Wild vs Farm-Raised Salmon

Travel
Here is some must-know info about wild vs. farm-raised salmon: Much of the fish sold as “wild” is actually farm-raised. The abundance of fresh wild salmon in the winter, which is off-season for fish, should be questioned. Wild and farmed salmon fillets and steaks look similar because farmed fish are fed artificial coloring that makes them pink. Lab testing confirms the difference between wild and farmed. We’re not only paying more than twice as much for “wild” salmon, but it is also touted to be healthier. A study of popular NYC stores in 2005 revealed that much of the fish was mis-labeled and the consumer is being misled.
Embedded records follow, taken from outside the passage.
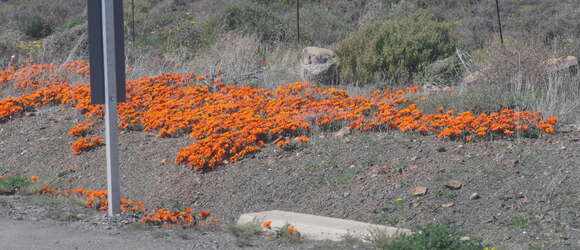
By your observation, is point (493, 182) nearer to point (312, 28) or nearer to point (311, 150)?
point (311, 150)

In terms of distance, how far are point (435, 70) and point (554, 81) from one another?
3046 millimetres

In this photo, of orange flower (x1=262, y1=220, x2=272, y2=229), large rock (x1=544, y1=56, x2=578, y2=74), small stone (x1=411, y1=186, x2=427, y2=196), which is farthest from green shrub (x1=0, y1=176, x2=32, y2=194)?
large rock (x1=544, y1=56, x2=578, y2=74)

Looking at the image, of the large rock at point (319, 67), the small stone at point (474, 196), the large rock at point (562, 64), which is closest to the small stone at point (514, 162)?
the small stone at point (474, 196)

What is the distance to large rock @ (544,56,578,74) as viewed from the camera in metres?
10.1

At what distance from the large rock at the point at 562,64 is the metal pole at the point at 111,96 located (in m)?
6.21

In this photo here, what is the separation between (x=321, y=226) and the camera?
19.7ft

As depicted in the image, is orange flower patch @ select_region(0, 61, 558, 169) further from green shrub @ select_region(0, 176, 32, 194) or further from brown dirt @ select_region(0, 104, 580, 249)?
green shrub @ select_region(0, 176, 32, 194)

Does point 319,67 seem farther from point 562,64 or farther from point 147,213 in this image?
point 147,213

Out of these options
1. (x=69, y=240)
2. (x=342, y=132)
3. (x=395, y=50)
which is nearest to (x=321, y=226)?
(x=69, y=240)

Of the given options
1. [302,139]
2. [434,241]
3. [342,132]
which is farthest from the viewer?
[342,132]

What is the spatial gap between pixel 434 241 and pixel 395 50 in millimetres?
7800

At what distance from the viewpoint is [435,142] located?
794 cm

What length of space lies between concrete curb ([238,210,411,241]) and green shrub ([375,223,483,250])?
1.06ft

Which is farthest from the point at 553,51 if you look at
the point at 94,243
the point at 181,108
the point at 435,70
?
the point at 94,243
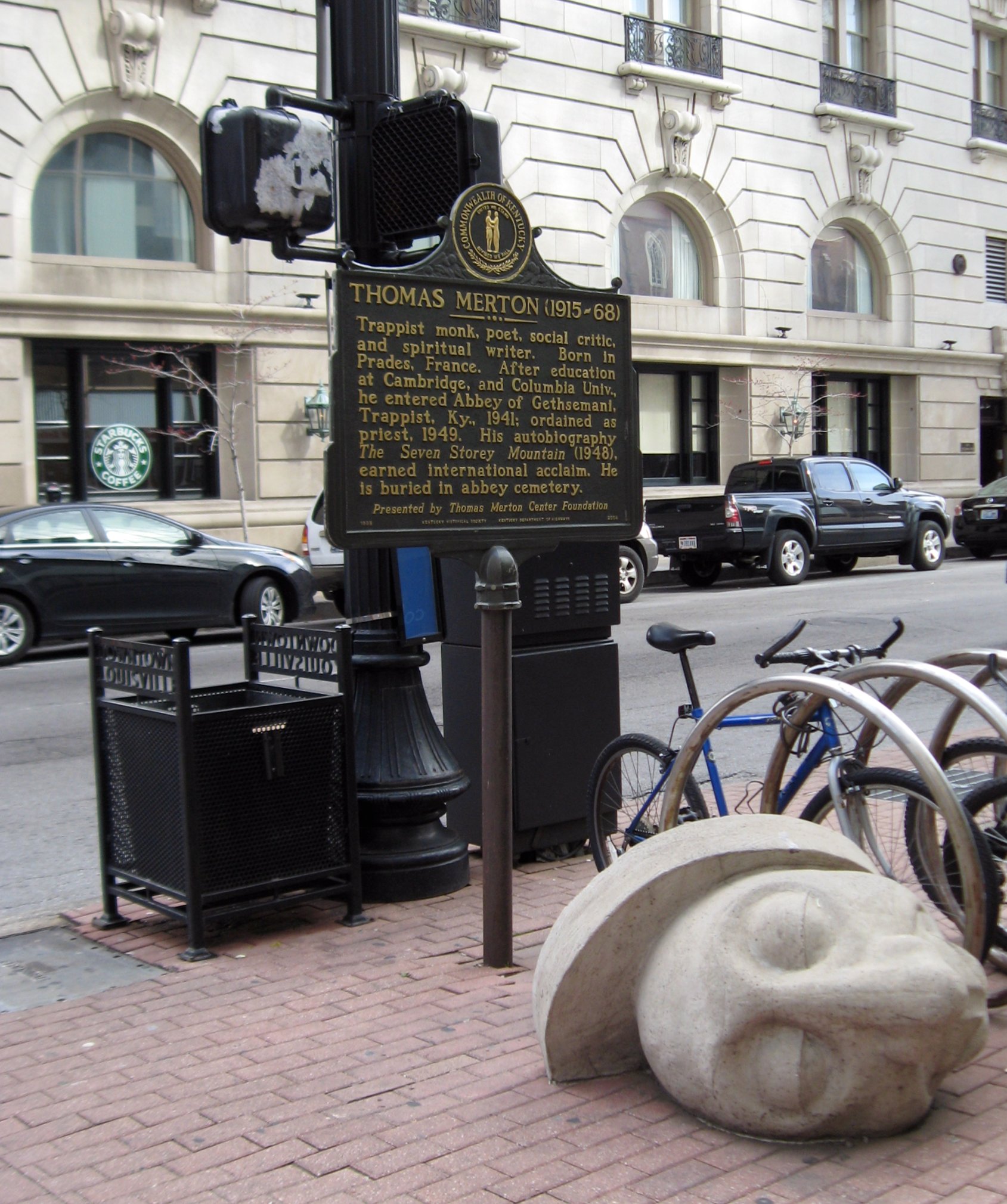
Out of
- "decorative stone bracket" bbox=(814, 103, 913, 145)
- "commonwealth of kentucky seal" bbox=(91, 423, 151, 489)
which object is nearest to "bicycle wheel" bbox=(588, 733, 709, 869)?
"commonwealth of kentucky seal" bbox=(91, 423, 151, 489)

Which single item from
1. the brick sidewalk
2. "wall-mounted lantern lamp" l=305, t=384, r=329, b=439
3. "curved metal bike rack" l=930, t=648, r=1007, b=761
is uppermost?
"wall-mounted lantern lamp" l=305, t=384, r=329, b=439

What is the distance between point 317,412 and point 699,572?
6.71 m

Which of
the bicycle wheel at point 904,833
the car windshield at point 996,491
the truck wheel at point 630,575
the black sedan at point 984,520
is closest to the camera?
the bicycle wheel at point 904,833

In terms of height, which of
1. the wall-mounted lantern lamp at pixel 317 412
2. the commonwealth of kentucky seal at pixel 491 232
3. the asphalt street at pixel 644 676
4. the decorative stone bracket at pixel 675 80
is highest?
the decorative stone bracket at pixel 675 80

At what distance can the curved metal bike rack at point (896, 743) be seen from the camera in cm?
394

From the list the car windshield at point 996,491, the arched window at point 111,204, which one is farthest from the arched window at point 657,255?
the arched window at point 111,204

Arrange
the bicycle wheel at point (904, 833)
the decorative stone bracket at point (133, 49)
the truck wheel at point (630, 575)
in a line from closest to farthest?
the bicycle wheel at point (904, 833) < the truck wheel at point (630, 575) < the decorative stone bracket at point (133, 49)

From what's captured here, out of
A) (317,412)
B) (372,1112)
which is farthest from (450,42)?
(372,1112)

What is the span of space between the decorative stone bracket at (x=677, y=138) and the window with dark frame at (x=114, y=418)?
11.3m

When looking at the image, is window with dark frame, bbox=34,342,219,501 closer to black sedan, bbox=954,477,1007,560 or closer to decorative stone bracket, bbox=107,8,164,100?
decorative stone bracket, bbox=107,8,164,100

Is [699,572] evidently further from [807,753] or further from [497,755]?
[497,755]

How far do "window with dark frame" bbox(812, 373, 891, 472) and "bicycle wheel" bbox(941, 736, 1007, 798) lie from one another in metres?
27.6

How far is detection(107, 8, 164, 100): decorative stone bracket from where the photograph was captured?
20.9 metres

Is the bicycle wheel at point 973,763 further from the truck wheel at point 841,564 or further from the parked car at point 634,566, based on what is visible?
the truck wheel at point 841,564
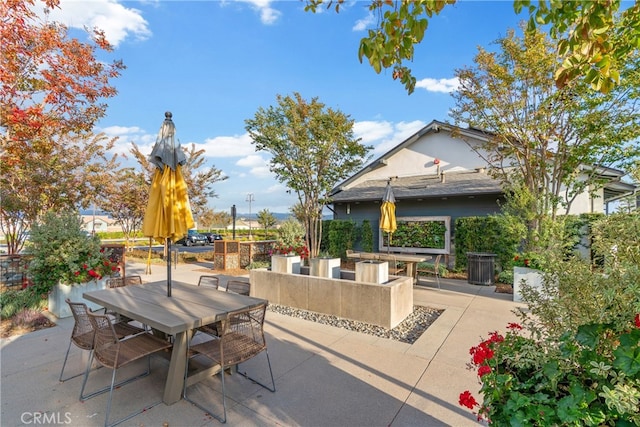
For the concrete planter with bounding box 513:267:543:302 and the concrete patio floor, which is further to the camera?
the concrete planter with bounding box 513:267:543:302

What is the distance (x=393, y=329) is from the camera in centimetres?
535

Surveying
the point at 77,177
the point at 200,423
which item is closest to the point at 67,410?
the point at 200,423

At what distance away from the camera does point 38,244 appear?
5.82 metres

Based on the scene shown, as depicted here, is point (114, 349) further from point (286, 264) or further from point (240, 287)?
point (286, 264)

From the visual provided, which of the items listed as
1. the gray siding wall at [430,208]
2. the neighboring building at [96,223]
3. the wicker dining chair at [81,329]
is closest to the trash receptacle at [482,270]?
the gray siding wall at [430,208]

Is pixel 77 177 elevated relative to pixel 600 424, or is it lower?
elevated

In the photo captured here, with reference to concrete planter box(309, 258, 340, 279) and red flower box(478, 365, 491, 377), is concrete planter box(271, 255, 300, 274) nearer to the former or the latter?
concrete planter box(309, 258, 340, 279)

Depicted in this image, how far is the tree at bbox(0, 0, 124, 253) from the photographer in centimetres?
534

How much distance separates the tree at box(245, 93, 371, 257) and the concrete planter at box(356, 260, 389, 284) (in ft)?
23.2

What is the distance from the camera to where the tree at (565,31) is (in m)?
1.62

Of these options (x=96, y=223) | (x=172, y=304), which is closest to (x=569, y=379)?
(x=172, y=304)

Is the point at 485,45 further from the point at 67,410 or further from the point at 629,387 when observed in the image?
the point at 67,410

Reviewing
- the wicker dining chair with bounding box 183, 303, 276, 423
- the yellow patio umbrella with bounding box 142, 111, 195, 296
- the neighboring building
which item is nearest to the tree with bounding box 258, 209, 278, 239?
the neighboring building

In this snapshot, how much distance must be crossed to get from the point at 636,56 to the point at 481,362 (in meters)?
9.61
But the problem is not exclusive to NYC. All across the US, farm raised salmon is being sold as “wild,” or “organic.” Organic is a meaningless description in this context. Of note, East Coast wild salmon is almost extinct and West Coast wild salmon is controlled by quotas and is diminishing as well. This results in farmed fish providing 90% of sales in the U.S. Scientific studies have reported that farmed salmon contains more contaminants such as PCBs than wild salmon. So the issue is not just that we’re overpaying, but that we are exposing ourselves to toxins. Can the consumer tell the difference? Farmed salmon is lighter and more pink. Wild salmon has a deeper reddish-orange color. Farmed fish also has more fatty marbling in its flesh, It may be wise to eat fish moderately, and avoid fish high in toxins like PCBs and mercury.